Bien que connaissant excessivement peu et l'homme et son oeuvre, j'apprécie tout particulièrement son écriture empreinte d'une humanité et d'une simplicité qui me siéent particulièrement.

Fernand Raynaud serinait "J'suis qu'un pauv paysan, ça paye pu."
Aux Bertranges, ferme du lot exploitée par une famille ancestrale, faut pas se plaindre.
Malgré cette année 76 qui assèche l'air et le moral des plus optimistes, faut pas se plaindre.
Enfants, parents et grands-parents y sont nés.
Certains y mourront, question d'ancrage local.
La toute dernière génération de frondeuses se verrait bien tenter l'aventure de l'ailleurs, laissant à Alexandre, le frangin, un avenir aussi immuable que cette ferme familiale.

Joncour allie petite et grande histoire avec une force et une dextérité peu communes.
Balayant d'une plume grisante moult décennies, il évoque des changements sociétaux inéluctables portés par des individus eux-mêmes en pleine mutation.

Pour le quinqua que je suis, revisiter ces trois décennies initiées par la montée d'un Mitterrandisme alors bien timide, tout en évoquant les divers us et coutumes d'une époque révolue, m'ont procuré un bien fou.

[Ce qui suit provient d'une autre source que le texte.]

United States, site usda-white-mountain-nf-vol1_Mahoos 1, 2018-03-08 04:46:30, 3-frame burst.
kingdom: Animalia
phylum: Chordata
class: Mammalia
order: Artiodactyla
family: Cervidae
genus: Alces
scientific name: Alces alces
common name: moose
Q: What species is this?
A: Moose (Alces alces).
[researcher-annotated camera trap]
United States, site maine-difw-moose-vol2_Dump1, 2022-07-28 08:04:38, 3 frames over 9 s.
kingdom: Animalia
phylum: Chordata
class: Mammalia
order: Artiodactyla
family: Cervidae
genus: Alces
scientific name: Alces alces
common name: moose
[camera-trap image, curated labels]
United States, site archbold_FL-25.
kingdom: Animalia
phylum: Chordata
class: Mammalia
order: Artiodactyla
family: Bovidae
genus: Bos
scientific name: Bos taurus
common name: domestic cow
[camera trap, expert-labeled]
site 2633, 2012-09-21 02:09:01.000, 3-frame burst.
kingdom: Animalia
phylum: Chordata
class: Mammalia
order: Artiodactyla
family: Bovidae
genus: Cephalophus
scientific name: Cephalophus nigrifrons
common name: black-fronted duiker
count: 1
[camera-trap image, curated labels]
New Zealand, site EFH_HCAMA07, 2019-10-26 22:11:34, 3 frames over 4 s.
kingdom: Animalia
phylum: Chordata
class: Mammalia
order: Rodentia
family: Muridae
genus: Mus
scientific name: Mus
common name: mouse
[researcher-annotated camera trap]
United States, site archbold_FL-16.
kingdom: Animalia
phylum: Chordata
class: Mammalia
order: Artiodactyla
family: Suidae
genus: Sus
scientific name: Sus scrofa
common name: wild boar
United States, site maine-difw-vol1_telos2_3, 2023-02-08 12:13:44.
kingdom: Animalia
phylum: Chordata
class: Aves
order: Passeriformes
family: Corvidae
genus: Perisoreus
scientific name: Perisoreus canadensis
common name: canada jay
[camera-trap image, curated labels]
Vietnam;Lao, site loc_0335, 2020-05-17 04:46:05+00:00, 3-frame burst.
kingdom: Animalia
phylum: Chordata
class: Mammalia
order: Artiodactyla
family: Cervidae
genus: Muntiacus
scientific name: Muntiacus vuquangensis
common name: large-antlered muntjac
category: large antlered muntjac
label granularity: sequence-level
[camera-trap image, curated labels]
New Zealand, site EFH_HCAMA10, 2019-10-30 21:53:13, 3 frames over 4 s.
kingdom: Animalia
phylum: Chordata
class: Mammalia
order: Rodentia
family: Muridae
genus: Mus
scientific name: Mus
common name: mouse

Bien loin de susciter une quelconque nostalgie larmoyante, cette nature humaine nous rappelle que rien n'est gravé dans le marbre mais bel et bien appelé à évoluer (voire dévoluer) à une vitesse surprenante, agissant sur les êtres comme une machine à laver, fonction essorage.
Bien peu se révéleront fidèles à leurs idéaux passés, qu'ils fussent sociétaux, voire amoureux, rattrapés par un présent qui dissout les volontés les plus enracinées.

Une envie de bol d'air révolutionnaire ?
Cette nature humaine y pourvoira très facilement.

Délicieux moment.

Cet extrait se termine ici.